# WHAT YOU SHOULD DO:
Find the line containing "United States, site lebec_CA-29." in the material below; copy that line and all following lines exactly.

# SUPPLIED DATA:
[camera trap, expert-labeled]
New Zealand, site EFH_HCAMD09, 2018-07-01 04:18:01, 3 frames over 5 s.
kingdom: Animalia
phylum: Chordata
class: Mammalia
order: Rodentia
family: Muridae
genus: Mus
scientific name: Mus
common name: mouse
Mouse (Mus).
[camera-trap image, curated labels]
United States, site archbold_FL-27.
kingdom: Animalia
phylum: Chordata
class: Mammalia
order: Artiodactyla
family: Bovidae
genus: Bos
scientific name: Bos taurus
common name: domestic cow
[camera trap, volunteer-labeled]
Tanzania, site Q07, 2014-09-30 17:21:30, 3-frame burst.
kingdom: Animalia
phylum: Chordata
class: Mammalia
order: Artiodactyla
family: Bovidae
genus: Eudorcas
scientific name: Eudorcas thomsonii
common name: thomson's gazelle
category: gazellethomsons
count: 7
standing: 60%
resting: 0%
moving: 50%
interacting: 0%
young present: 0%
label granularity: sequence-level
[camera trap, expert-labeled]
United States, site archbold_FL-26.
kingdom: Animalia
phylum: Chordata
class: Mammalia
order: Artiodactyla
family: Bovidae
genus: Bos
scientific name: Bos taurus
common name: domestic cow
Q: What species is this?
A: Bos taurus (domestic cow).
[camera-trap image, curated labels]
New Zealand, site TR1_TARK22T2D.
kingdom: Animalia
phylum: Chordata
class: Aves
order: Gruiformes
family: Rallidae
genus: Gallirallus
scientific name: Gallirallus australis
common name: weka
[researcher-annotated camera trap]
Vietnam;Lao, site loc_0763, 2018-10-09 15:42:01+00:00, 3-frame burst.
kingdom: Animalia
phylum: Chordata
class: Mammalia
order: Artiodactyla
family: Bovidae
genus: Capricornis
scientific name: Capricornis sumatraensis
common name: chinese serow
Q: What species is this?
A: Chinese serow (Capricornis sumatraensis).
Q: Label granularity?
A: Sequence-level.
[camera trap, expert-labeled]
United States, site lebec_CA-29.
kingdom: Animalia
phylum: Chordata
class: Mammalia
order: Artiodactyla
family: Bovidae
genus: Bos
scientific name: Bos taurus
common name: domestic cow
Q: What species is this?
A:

# OUTPUT BELOW:
United States, site lebec_CA-29.
kingdom: Animalia
phylum: Chordata
class: Mammalia
order: Artiodactyla
family: Bovidae
genus: Bos
scientific name: Bos taurus
common name: domestic cow
Q: What species is this?
A:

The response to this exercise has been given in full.